Hunterdon Country, New Jersey is a half-suburban, half-rural county in Northeastern, New Jersey and one of the few slightly conservative areas of the state. Yet, when a six-year-old second grader wanted to sing Awesome God for her part in an after school talent show, the school administration said no. Their argument was that singing the song was equivalent to a spoken prayer.
Now, two years later a Federal Judge has sided with the student, but mainly as the show was voluntary and not part of the formal curriculum. And the school will continue to keep an eye out for religious content.
Yes, let's order another metal detector while spending tens of thousands of tax payer dollars on lawyers to keep God out of our schools.

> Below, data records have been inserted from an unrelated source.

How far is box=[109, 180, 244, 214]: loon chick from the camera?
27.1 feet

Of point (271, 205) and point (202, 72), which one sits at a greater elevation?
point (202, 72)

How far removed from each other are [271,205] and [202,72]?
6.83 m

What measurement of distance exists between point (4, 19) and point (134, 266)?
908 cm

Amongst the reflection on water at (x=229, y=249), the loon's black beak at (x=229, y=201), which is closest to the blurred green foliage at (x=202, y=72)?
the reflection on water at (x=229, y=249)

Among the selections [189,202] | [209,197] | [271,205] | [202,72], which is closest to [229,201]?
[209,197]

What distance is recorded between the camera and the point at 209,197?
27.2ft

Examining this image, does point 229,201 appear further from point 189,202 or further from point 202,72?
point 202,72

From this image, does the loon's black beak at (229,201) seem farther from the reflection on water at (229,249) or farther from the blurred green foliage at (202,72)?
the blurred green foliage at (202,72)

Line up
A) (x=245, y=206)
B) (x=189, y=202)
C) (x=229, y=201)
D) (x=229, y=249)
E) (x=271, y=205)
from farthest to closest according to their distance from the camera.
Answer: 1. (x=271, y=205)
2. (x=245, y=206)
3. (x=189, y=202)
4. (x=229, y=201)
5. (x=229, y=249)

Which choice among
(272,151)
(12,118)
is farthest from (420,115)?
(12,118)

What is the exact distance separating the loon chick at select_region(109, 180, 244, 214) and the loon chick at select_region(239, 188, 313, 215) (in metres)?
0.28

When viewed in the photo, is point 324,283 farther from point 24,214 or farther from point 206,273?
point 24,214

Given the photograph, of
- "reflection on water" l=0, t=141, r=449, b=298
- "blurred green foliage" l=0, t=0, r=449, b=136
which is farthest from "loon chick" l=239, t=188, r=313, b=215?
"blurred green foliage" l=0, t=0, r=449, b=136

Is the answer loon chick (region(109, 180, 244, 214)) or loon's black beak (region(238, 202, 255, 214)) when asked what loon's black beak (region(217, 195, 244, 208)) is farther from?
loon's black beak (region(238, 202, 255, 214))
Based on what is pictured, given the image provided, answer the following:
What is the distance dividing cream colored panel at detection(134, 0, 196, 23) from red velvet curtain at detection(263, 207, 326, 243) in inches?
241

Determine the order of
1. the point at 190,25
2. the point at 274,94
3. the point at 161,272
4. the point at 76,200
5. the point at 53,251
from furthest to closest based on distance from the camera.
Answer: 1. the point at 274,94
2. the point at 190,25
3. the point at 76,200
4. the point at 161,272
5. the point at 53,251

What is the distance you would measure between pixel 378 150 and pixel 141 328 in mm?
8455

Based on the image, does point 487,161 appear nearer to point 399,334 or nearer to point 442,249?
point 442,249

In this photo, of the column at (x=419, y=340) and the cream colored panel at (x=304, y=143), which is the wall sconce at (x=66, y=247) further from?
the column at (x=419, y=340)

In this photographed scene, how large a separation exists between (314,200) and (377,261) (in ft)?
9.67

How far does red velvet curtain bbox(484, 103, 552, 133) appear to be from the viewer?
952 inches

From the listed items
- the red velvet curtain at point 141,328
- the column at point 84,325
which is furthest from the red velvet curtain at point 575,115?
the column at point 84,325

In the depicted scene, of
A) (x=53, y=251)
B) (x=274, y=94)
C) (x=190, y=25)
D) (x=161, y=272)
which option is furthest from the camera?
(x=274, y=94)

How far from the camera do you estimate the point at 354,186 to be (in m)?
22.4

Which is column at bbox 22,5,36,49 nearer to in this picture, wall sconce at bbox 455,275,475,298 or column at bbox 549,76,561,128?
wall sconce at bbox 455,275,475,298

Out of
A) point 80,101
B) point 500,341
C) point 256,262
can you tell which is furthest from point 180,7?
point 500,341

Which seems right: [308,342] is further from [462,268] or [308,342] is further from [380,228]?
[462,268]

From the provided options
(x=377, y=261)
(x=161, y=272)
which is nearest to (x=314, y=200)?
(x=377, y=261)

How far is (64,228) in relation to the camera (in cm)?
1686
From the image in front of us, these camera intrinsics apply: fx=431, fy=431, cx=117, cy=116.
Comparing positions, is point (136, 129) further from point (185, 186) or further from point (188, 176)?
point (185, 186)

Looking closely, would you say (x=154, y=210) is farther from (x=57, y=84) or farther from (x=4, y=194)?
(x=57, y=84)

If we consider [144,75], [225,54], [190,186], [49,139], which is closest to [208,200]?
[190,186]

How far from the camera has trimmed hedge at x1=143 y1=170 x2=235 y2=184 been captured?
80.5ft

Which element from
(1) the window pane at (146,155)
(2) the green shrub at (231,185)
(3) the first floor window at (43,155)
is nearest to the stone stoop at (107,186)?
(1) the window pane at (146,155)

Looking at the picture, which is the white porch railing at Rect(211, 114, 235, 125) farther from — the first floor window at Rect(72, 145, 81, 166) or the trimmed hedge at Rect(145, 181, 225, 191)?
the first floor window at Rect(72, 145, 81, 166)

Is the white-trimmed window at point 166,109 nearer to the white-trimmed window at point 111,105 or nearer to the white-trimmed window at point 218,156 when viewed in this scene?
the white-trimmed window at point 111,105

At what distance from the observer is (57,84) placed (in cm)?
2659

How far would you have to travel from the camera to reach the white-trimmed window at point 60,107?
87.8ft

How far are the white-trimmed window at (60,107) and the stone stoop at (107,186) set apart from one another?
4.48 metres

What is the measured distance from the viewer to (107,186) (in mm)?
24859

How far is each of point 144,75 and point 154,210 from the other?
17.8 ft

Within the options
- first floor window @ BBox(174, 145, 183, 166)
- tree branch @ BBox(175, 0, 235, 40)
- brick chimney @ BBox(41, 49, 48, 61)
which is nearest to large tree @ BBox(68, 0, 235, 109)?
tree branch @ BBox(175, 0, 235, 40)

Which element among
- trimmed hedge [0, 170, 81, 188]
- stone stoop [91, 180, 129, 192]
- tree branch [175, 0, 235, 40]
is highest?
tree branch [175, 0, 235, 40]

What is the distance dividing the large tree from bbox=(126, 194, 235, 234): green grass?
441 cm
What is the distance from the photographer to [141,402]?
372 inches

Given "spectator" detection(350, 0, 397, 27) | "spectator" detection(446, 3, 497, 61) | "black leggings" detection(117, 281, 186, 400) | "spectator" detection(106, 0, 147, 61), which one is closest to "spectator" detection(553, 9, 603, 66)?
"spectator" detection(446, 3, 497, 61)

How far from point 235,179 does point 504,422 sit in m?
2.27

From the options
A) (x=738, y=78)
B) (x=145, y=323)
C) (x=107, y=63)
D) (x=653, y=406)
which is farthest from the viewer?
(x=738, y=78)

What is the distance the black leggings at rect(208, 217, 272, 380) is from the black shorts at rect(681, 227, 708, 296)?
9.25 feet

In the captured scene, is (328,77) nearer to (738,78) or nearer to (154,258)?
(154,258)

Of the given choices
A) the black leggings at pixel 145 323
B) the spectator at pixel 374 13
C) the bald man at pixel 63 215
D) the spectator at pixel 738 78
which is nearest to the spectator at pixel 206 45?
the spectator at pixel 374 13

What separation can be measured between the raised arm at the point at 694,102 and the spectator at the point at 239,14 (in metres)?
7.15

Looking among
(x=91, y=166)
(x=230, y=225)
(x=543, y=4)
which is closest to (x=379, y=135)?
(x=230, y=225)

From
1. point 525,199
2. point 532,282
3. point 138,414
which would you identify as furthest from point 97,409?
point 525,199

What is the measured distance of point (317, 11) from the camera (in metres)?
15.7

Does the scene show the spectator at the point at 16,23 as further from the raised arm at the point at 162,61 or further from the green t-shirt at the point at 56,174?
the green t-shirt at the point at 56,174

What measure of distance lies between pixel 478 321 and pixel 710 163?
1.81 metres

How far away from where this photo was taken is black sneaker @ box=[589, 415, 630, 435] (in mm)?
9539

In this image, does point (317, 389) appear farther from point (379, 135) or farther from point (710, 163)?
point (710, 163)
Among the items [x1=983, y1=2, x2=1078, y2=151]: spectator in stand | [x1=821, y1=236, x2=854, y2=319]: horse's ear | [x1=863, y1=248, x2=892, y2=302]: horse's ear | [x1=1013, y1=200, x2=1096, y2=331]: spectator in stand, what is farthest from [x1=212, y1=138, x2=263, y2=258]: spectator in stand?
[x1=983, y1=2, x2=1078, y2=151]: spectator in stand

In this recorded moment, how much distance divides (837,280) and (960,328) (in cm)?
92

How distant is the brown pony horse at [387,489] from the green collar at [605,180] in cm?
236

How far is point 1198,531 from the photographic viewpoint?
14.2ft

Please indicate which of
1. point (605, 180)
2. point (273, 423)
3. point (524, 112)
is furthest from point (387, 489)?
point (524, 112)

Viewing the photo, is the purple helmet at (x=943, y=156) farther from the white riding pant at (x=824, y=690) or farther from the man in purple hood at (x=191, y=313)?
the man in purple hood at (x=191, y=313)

The Liberal education establishment is running this damned country into the ground.
New Jersey elementary school student's First Amendment rights were violated when her school district barred her from singing a religious song at an after-school talent show, a federal judge has ruled.
The parents of Olivia Turton sued the Frenchtown Elementary School District Board of Education in May 2005. Administrators in the Hunterdon County district denied the then-second-grader's request to perform "Awesome God," saying its lyrics amounted to the "musical equivalent of a spoken prayer."
U.S. District Court Judge Freda L. Wolfson issued a 26-page decision Monday calling the district's actions inappropriate, saying Olivia's song was one student's "private speech" and could not legitimately be perceived as a public school's endorsement of religion.
"We're excited for Olivia that she'll be able to sing her song," the Turtons' lawyer, Demetrios Stratis, said yesterday. "A student doesn't lose her First Amendment rights just because she walks onto school property. ...To suggest that she at 8 years old is going to proselytize to this audience is nonsense, and the court saw through that."
Olivia, now a fourth-grader, will sing "Awesome God" at the next installment of the "Frenchtown Idol" talent show in May, Stratis said.
The district does not plan to appeal the decision, Frenchtown school board President Andrew Longman said yesterday.
The case drew national attention and the backing of strange legal bedfellows: The Alliance Defense Fund, a Christian legal advo cacy group that represented the Turtons, and the American Civil Liberties Union, which intervened as a friend of the court. Both organizations praised the judge's decision yesterday but offered different interpretations of its impact.
"What the case does is provide precedent and authority to cite for school districts in New Jersey and around the country that you have to respect religious speech and treat it in the same form as all other speech," ADF attorney Jeremy Tedesco said. "It's a very clear and honestly a blunt decision that rules very clearly that religious speech can't be treated as second- class."
While Tedesco called the ACLU partially responsible for spreading "fear and intimidation" that leads to schools' apprehension about religion, ACLU-NJ Executive Director Deborah Jacobs cited the organization's "longstanding dedication to defending religious freedom."
"A student has every right to speak on topics that concern religion," said Jennifer Klear, the ACLU's attorney in the case, adding the decision does not give public schools license to incorporate religion into their curriculum. "I think the distinction here is that it was after school. If a teacher was going to distribute the same song, 'Awesome God,' in class, there's a clear difference in that case."
Wolfson ruled the talent show, called "Frenchtown Idol" after the Fox hit "American Idol," was a voluntary event, not part of the curriculum and conducted with limited school oversight.
Students' individual performances there -- ranging from yo-yo tricks to renditions of Bon Jovi to Turton's eventual choice of a number from "Annie" -- could therefore not be seen as the school's "public expression," the judge wrote.
The song in question, by Christian writer Rich Mullins, includes lyrics such as the verse: "Our God is an awesome God/He reigns from heaven above/with wisdom, pow'r and love/Our God is an awesome God."
If Olivia asks to sing it next spring, the school will abide by the court's decision and permit the performance, said Longman, the school board president. Future requests about religious content will be handled on a case-by-case basis, he said.